Opportunities in Data Governance and Domain-specific Data preparation tools:
Data is arguably the most critical asset that organizations have, and the times are not too far for data assets to be a crucial part of the balance sheet.
Two trends that will be prevalent at any enterprise level are:
1) The democratization of data access across the organization
- Domain-centric data strategy will lead to cloud-based decentralized storage and compute. The ownership of the data will shift from centralized IT to Business
- Data policies, standards, risk & compliance, will be managed and governed by the central data governance team or Data Governance council.
- Modern databases and governance tools will emerge to support the democratization of data.
2) Data preparation or first eyes on data
The modern data architecture moved from data warehouses and data lakes to solutions that converge both and add more capabilities. ETL has been a solid process of data analytics and data warehousing since the beginning, but the increased pace of data usage and the low-cost storage means that speed is quickly overtaking efficiency as the most important element of a data pipeline. Because the transform step in an ETL pipeline can often be a chokepoint, some modern data warehousing companies switch to an ELT-based approach. The transformation step pushes to the end of the process. It is even delayed until the point of the query by analysts. Data preparation tools are getting smarter, by using AI and ML, the data preparation can dynamically read, interpret at various stages in the data processing workflows. Some of the focus on data preparation will embark in the following way.
- Shallow data profiling happens at the extract level.
- Data quality is becoming common in writing it into the data pipeline itself. This borrows principles from “unit tests” in the software engineering world.
- Surging demands for the domain-specific data preparation tools and data connectors to connect various modern data sources and process at the preparation level to be the “first eyes on data”.
Opportunities:
Data is ubiquitous, and organization has to prepare to handle the data proliferation coming from different sources.

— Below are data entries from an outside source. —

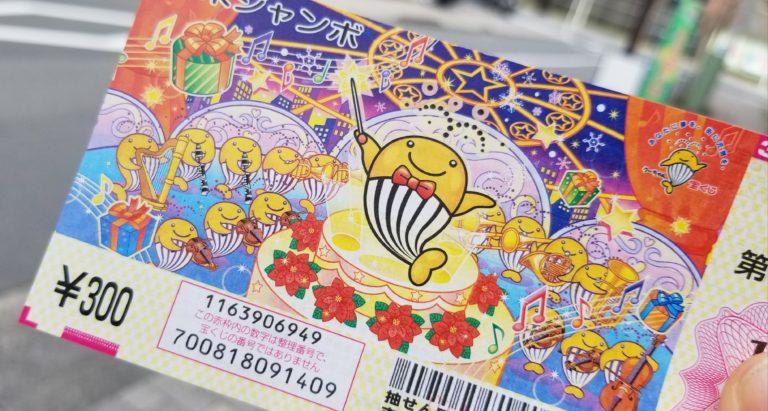祝!年末ジャンボ3等100万円当選!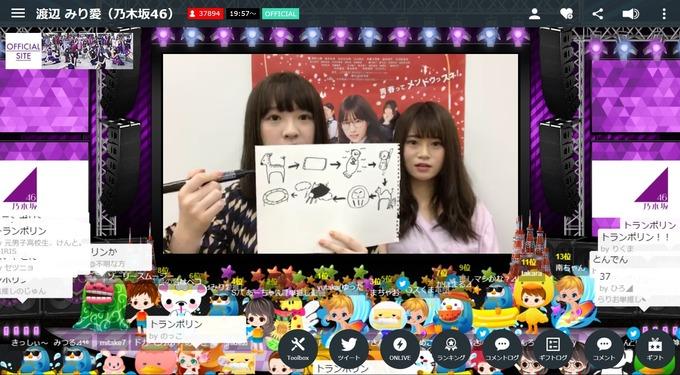 13 渡辺みり愛SR (104)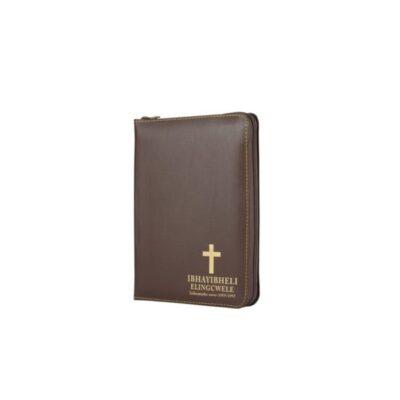 IBHAYIBHELI ELINGWENI ISIZULU BIBLE 1959 POCKET SIZE BIBLE , LUXURY BROWN BONDED LEATHER COVER WITH ZIP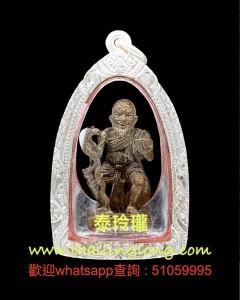 T12 屈朗夾-- 龍婆沙礦 2553 儲蓄老人 (馬霞立) 首哈日 (五寶銅版)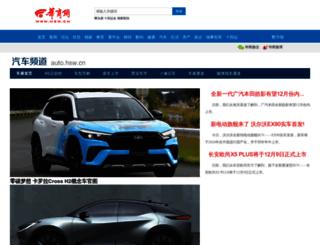auto.hsw.cn screenshot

The meaningful data these organizations are collecting are overwhelming their data management capabilities. The people who need it can’t get access to it quickly, which drags down the pace of innovation. “There’s friction in the movement of data,” it’s hard to access, secure and distribute. The larger the organization, the greater the data friction and the greater the impediment to speed.
Data Governance is the insurance; an organization need to turn its data into a valuable business asset that creates a competitive advantage and helps evolve the organization. The organizations embrace external data governance consultancy to define the practises and processes to achieve predictable results. The data governance market expects to grow.

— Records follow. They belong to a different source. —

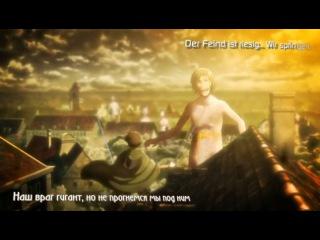 Атака Титанов 22 серия (Eladiel & Zendos)/Вторжение гигантов/Attack on Titan/Shingeki no Kyojin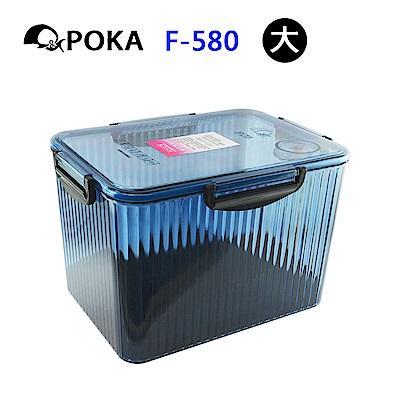 POKA 防潮箱 F-580 (藍色)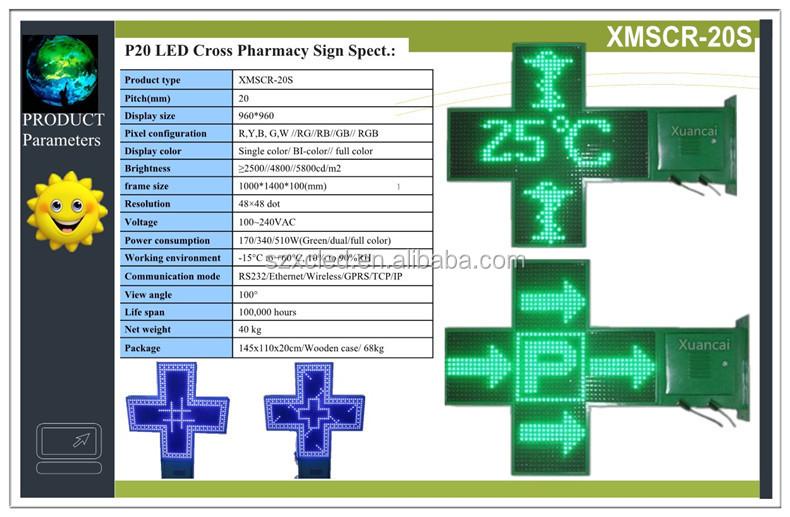 LED cross pharmacy sign-5.jpg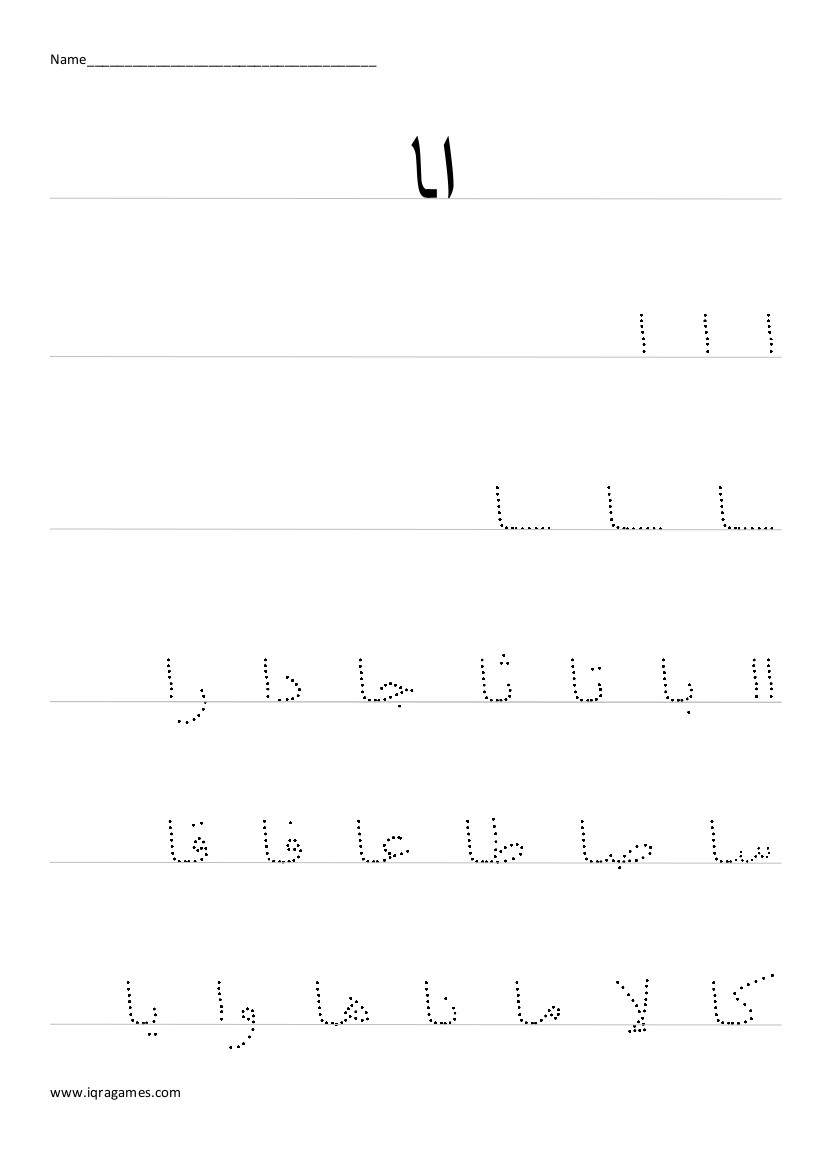 Arabic Alphabet Worksheets for Beginners Arabic Handwriting Practice – Iqra Games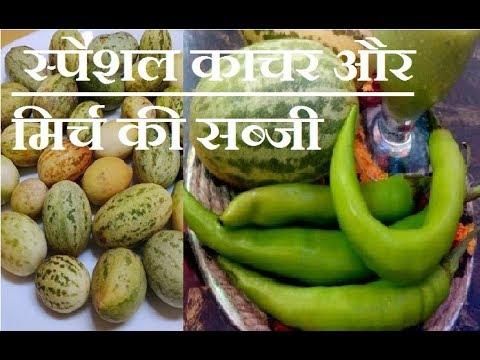 राजस्थानी-स्पेशल-काचर-और-मिर्च-की-सब्जी-विधि-kachar-or-mirchi-sabji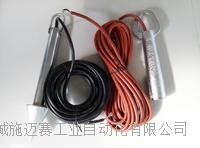 倾斜开关LSC20-SA-1S不锈钢料位计 CJK-13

The policies and processes, let alone bring the necessary changes. Coordinate the change management across the organization requires modern data governance tools for metadata management, data catalogues and data quality KPIs. Unlike most SaaS applications (plug & play), the data governance tools need to customize to the enterprise need and its organizational structure. The solutions providers are looking for a value-based partnership for various market segments and various domains.
Last decade, most organizations invested in IT to capture enterprise-level data, aka data lakes. The challenge lies in how to convert the raw data into information and find meaningful insights. The data engineers and data scientists spend ~80% of their time converting the raw data into a useful format for analyzing or modelling. The need for AI-based data preparation tools increased. There are some standard AI-based tools available in the market. It does only the reference data level transformation and organization focus on efficiencies. The requirements are evident that the data transformation starts at the data pipelines. The organizations looking for potential domain-specific data preparation tools and data connectors improve data quality, integrity, security applicability, and availability.
The opportunities are abundant in Data Governance and data preparations. However, the success will be defined by the domain one choose to operate.